Tout commence en 1095 avec l’Appel de Clermont. La première croisade est lancée, menée par différents barons, dont Godefroy de Bouillon, qui est le premier à entrer dans Jérusalem, trois ans plus tard. Thierry le Vaillant, fils de Gérard de Châtenois, fut également le contemporain de l’Appel de Clermont. Le Duc envisagea de partir en croisade, mais se fit relever de son vœu par le légat pontifical à cause de son état de santé. Il engagea alors les chevaliers lorrains à participer à l’expédition.
Adalbert de Metz, le frère aîné de Gérard de Châtenois, devenu Comte de Metz à la mort de son père, fut investi du Duché de Haute-Lotharingie au début de l’an 1047 par l’Empereur Henri III, qui venait de le confisquer à Godefroid d’Ardenne, également appelé Godefroid le Barbu. Celui-ci ne s’avoua pas vaincu et tua Adalbert dans une bataille près de Thuin, le 11 novembre 1048. Furieux, Henri III donna alors le Duché au frère d’Adalbert, Gérard de Châtenois. Godefroid d’Ardenne, Duc de Basse-Lotharingie, eut de son premier mariage une fille, à savoir la bienheureuse Ide ou Ida de Boulogne, parfois également nommée Ide de Lorraine, née vers 1040 en Ardennes et morte le 13 avril 1113. Eduquée à l’abbaye de Munsterbilzen, celle-ci épouse à 17 ans, vers 1056, Eustache II, Comte de Boulogne. De ce couple sont nés trois enfants : Eustache III, Comte de Boulogne, Godefroy de Bouillon, Duc de Basse-Lotharingie, puis avoué du Saint-Sépulcre, et Baudouin Ier, Comte d’Edesse puis Roi de Jérusalem. Godefroy de Bouillon est donc le petit fils de Godefroid d’Ardenne, celui qui tua l’oncle de Thierry le Vaillant et qui fit prisonnier son père, Gérard de Châtenois, pendant un an. L’entente entre Thierry le Vaillant et Godefroy de Bouillon ne devait pas être très cordiale, ce qui pourrait expliquer en réalité la vraie raison de son absence à la croisade, d’autant plus que le titre porté par Thierry le Vaillant était revendiqué par le passé par la famille de Godefroy.

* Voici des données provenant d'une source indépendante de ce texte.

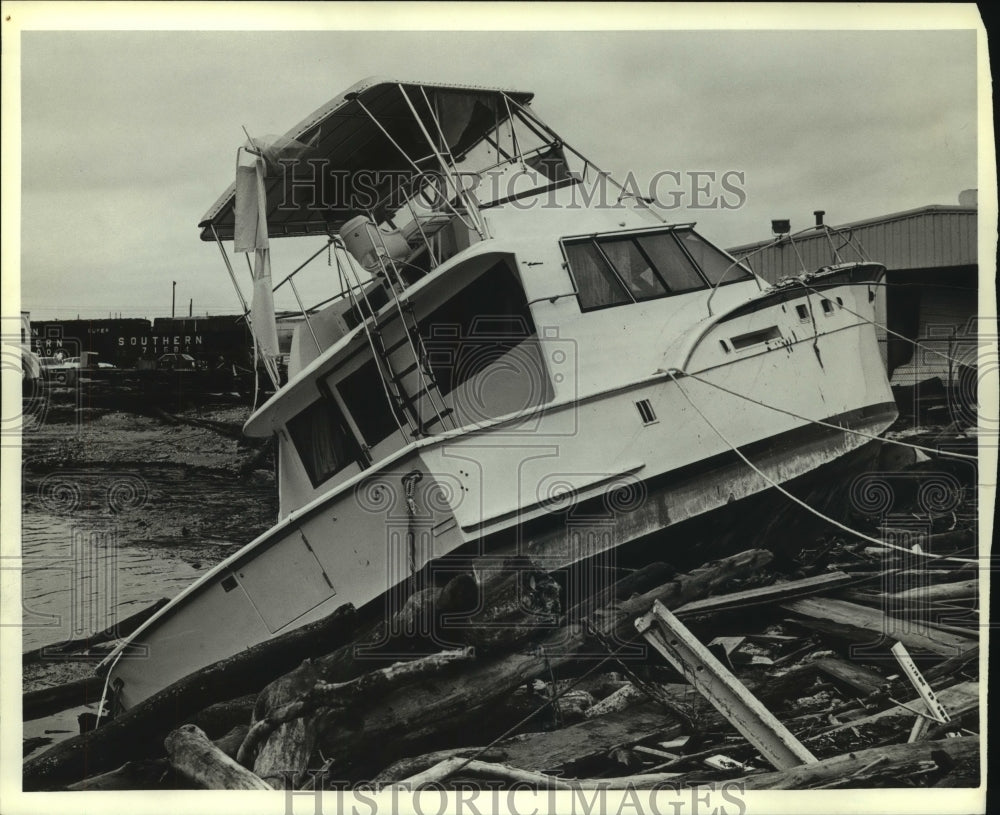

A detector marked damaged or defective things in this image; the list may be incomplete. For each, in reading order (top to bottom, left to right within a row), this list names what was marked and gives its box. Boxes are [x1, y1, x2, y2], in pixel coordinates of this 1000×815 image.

broken wooden plank [672, 572, 860, 616]
broken wooden plank [776, 596, 972, 660]
broken wooden plank [636, 600, 816, 772]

Mais revenons à notre histoire de blason et des trois loups. A l’été 1099, la ville de Jérusalem fut libérée. Mais voilà, les soldats se disputèrent la couronne royale. Qui devait devenir Roi de Jérusalem ? C’est alors que Godefroy de Bouillon, désireux d’informer le pape de la victoire chrétienne, chercha l’encre et la plume nécessaires pour écrire sur le parchemin qu’on venait de lui préparer. Il banda son arc et vint à abattre, d’une seule et même flèche, trois petits aiglons blancs, sans becs ni griffes et qu’on connaissait dans la région sous le nom d’Alérions. Il trempa l’une des plumes dans le sang de ces volatiles et écrivit au pape. Mais à peine avait-il finit de rédiger la missive pontificale que les chevaliers vinrent le trouver pour lui proposer de devenir Roi de Jérusalem. « Mes seigneurs, répondit le noble Duc, je ne peux ceindre une couronne d’or là où le Christ dut porter une couronne d’épines ». D’après la légende, les Ducs de Lorraine, après que Godefroy de Bouillon eut accompli ce petit miracle, décidèrent d’adopter les Alérions comme blason.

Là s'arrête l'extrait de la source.